Burnett v. CaldwellAnnotate this Case
76 U.S. 290
U.S. Supreme Court
Burnett v. Caldwell, 76 U.S. 9 Wall. 290 290 (1869)
Burnett v. Caldwell
76 U.S. (9 Wall.) 290
l. Where a purchaser of real estate fails to comply with the terms of the contract under which he obtained possession, the vendor is at liberty to treat the contract as rescinded and to regain the possession by ejectment. In such case, in the State of Georgia, and in this country generally, it is not necessary to give notice to quit before bringing the action.
2. In ejectment brought under such circumstances, an inquiry of the defendant, when examined as a witness, what he gave for the property, how much he had paid, in what manner he had paid, and whether he had paid a valuable consideration is irrelative.
In 1850, one Rogers, being in possession of certain premises for some years, sold them to persons from whom they passed to the Rome Female College. And this college executed a somewhat peculiar deed conveying them to Caldwell. Caldwell, being thus in possession and claiming title, sold them in January, 1864, to a certain Vliet. Vliet paid him $4,000 and gave him two promissory notes, each for $7,000, payable in the course of the year at dates fixed. Caldwell at the same time executed to Vliet a title bond in the penal sum of $36,000, reciting the payment of the $4,000 and the delivery of the notes and conditioned that if Vliet should pay the notes at maturity and Caldwell should thereupon make to him "a good warranty title in fee simple" for the premises, the bond should be void. The bond was silent as to the right of Vliet to occupy the premises, but Caldwell put him in possession. Vliet transferred the bond and delivered possession to Burnett. Nothing having been paid on the notes and more than three years having expired since the maturity of the one last payable, Caldwell brought ejectment against Burnett to recover possession of the property. He had given him no notice to quit.
On the trial, Burnett the defendant being on the stand, his counsel proposed to ask him what he had given for the property, how much he had paid and in what manner, and whether he had paid a valuable consideration. The court, on objection, overruled the interrogatory.
In addition to this, various questions were made before the court as to whether Rogers had or had not a valid title by virtue of the statute of limitations, whether Caldwell had or had not a perfect paper title, and whether the deed executed by the trustees of the Rome Female College was valid or not.

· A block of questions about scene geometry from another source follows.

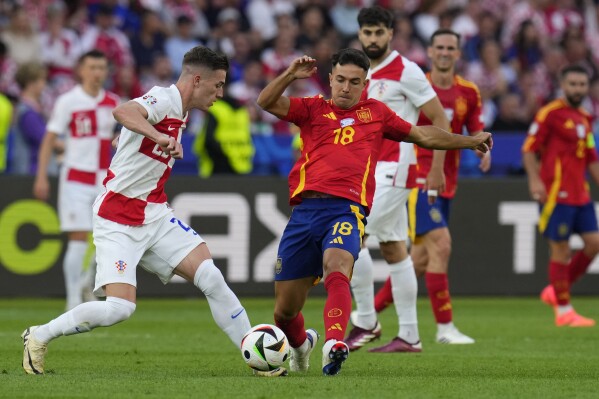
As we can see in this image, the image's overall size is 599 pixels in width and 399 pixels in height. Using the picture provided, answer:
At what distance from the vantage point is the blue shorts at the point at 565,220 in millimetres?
13000

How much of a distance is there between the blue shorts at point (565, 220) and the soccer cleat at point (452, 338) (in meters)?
2.69

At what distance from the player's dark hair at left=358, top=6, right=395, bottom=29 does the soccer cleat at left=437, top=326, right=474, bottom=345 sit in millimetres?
2704

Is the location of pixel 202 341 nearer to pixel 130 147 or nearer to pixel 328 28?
pixel 130 147

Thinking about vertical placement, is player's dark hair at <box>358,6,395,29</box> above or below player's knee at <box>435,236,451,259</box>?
above

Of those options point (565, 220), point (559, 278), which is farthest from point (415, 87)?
point (559, 278)

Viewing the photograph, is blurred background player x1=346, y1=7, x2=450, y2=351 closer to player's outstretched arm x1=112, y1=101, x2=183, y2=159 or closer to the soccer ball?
the soccer ball

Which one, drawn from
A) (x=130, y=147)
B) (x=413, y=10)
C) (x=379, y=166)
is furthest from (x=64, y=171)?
(x=413, y=10)

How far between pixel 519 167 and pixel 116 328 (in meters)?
7.12

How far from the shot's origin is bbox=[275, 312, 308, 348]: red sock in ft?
26.6

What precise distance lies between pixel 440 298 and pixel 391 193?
1.37 m

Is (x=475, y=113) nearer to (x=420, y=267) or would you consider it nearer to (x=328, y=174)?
(x=420, y=267)

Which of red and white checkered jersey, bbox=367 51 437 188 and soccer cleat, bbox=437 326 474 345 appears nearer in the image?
red and white checkered jersey, bbox=367 51 437 188

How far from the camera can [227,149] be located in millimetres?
16281

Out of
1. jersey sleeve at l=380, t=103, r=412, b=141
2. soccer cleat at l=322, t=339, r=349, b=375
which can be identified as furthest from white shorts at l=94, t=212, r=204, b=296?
jersey sleeve at l=380, t=103, r=412, b=141
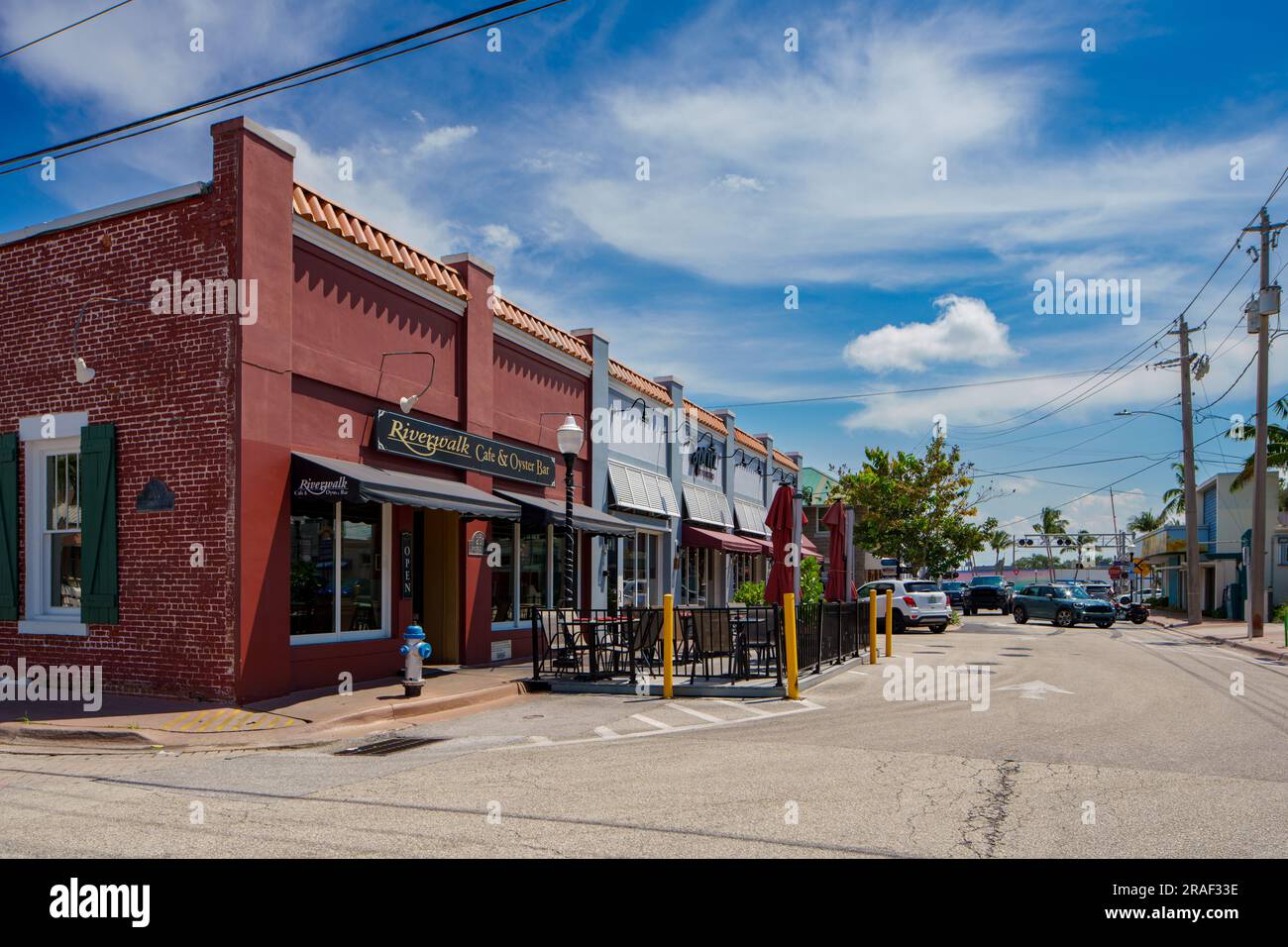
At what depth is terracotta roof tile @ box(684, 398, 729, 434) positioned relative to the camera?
27547 millimetres

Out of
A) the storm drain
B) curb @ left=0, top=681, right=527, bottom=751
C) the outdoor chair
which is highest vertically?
the outdoor chair

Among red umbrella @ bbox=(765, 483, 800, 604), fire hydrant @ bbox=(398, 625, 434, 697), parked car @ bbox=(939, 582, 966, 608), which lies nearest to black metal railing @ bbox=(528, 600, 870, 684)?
red umbrella @ bbox=(765, 483, 800, 604)

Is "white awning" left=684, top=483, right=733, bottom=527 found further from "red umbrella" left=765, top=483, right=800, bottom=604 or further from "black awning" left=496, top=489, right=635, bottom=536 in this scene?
"red umbrella" left=765, top=483, right=800, bottom=604

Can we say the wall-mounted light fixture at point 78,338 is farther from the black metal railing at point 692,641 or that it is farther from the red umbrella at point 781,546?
the red umbrella at point 781,546

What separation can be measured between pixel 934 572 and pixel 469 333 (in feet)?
118

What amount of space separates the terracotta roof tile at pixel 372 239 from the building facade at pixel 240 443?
0.05 metres

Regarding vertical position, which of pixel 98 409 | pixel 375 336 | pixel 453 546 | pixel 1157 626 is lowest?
pixel 1157 626

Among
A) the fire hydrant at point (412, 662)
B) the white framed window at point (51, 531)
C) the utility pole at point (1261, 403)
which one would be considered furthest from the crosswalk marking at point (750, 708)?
the utility pole at point (1261, 403)

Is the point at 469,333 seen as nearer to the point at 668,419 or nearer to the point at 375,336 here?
the point at 375,336

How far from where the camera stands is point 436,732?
10328 mm

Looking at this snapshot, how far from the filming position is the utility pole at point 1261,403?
2805 centimetres

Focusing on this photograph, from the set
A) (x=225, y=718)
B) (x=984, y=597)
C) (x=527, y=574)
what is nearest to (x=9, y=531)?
(x=225, y=718)

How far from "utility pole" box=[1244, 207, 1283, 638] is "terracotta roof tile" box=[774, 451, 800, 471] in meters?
15.5
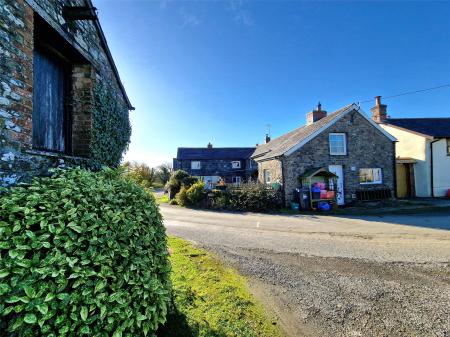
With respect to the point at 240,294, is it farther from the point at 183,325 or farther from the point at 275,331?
the point at 183,325

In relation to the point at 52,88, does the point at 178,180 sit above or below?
below

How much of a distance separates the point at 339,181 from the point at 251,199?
6.41 m

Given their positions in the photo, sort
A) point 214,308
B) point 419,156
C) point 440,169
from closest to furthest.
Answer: point 214,308 < point 440,169 < point 419,156

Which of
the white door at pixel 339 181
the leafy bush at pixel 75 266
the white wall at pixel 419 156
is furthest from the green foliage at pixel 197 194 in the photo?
→ the white wall at pixel 419 156

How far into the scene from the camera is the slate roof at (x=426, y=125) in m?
19.3

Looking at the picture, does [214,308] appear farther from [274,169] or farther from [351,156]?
[351,156]

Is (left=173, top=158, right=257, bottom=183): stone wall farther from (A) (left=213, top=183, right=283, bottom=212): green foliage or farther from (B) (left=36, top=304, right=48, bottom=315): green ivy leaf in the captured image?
(B) (left=36, top=304, right=48, bottom=315): green ivy leaf

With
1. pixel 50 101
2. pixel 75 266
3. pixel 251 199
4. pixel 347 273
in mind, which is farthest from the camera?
pixel 251 199

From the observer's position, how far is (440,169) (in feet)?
62.2

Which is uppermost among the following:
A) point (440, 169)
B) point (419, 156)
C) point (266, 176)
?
point (419, 156)

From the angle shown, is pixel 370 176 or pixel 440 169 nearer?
pixel 370 176

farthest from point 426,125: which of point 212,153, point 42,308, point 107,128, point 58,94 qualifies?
point 42,308

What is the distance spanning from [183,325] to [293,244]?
517 centimetres

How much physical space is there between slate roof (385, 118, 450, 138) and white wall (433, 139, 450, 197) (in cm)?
82
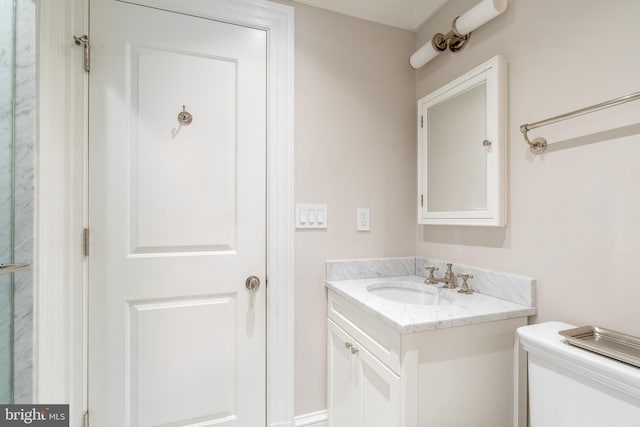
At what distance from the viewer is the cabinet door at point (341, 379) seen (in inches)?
48.1

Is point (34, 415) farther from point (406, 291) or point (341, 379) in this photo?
point (406, 291)

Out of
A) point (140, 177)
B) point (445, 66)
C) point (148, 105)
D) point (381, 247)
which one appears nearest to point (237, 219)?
point (140, 177)

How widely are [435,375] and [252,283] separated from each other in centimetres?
82

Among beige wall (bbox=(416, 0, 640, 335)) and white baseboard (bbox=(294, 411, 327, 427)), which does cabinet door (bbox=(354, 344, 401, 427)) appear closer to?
white baseboard (bbox=(294, 411, 327, 427))

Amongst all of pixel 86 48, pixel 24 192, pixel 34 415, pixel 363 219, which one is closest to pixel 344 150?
pixel 363 219

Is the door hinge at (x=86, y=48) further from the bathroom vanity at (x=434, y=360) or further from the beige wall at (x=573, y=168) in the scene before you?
the beige wall at (x=573, y=168)

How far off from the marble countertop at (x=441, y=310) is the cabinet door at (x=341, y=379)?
0.23 meters

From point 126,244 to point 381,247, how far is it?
47.3 inches

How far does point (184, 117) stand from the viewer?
4.24 feet

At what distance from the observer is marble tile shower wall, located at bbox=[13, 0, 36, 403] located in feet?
3.18

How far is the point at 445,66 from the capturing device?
4.91 ft

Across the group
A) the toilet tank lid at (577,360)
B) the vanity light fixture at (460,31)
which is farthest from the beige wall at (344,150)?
the toilet tank lid at (577,360)

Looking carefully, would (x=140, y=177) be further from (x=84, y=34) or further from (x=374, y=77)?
(x=374, y=77)

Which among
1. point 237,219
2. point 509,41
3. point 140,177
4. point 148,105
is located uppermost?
point 509,41
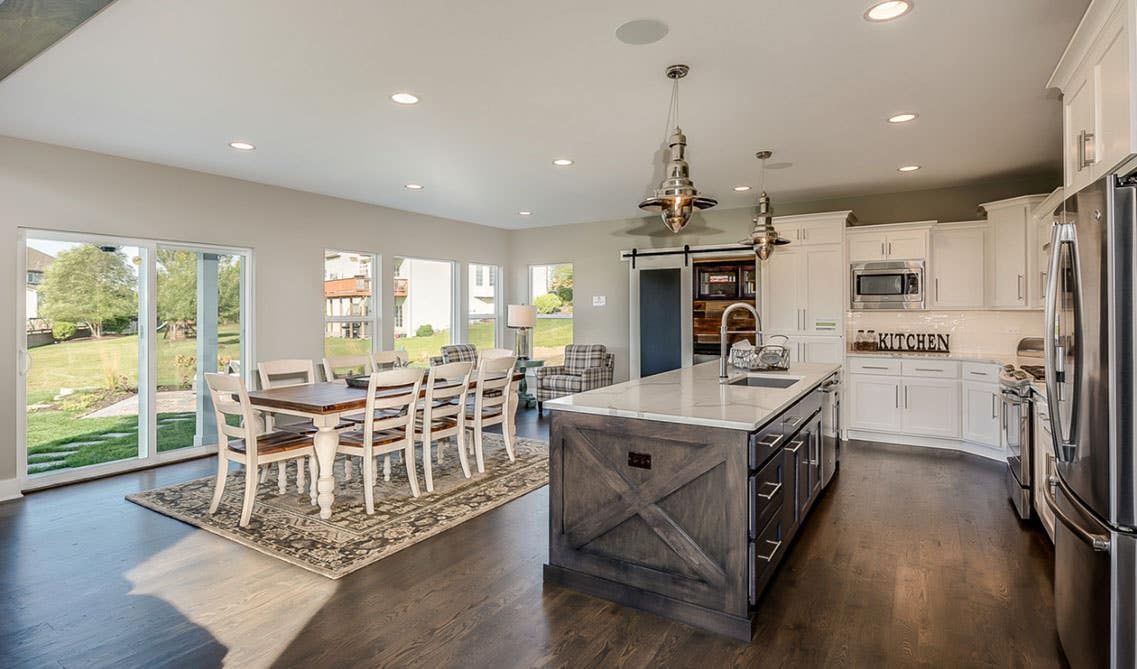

The court (Erskine, J.) gave instructions on all those points, but in addition instructed the jury that
"if a purchaser failed to comply with the terms of a contract under which he obtained possession, the vendor was at liberty to treat the contract as rescinded and regain the possession by an action of ejectment; that in such case neither a demand of possession nor a notice to quit was necessary; that the ejectment here was not brought to enforce the contract of sale, but to regain possession of the land acquired under it."
Verdict and judgment went for the plaintiff, Caldwell, and the defendant, Burnett, brought the case here.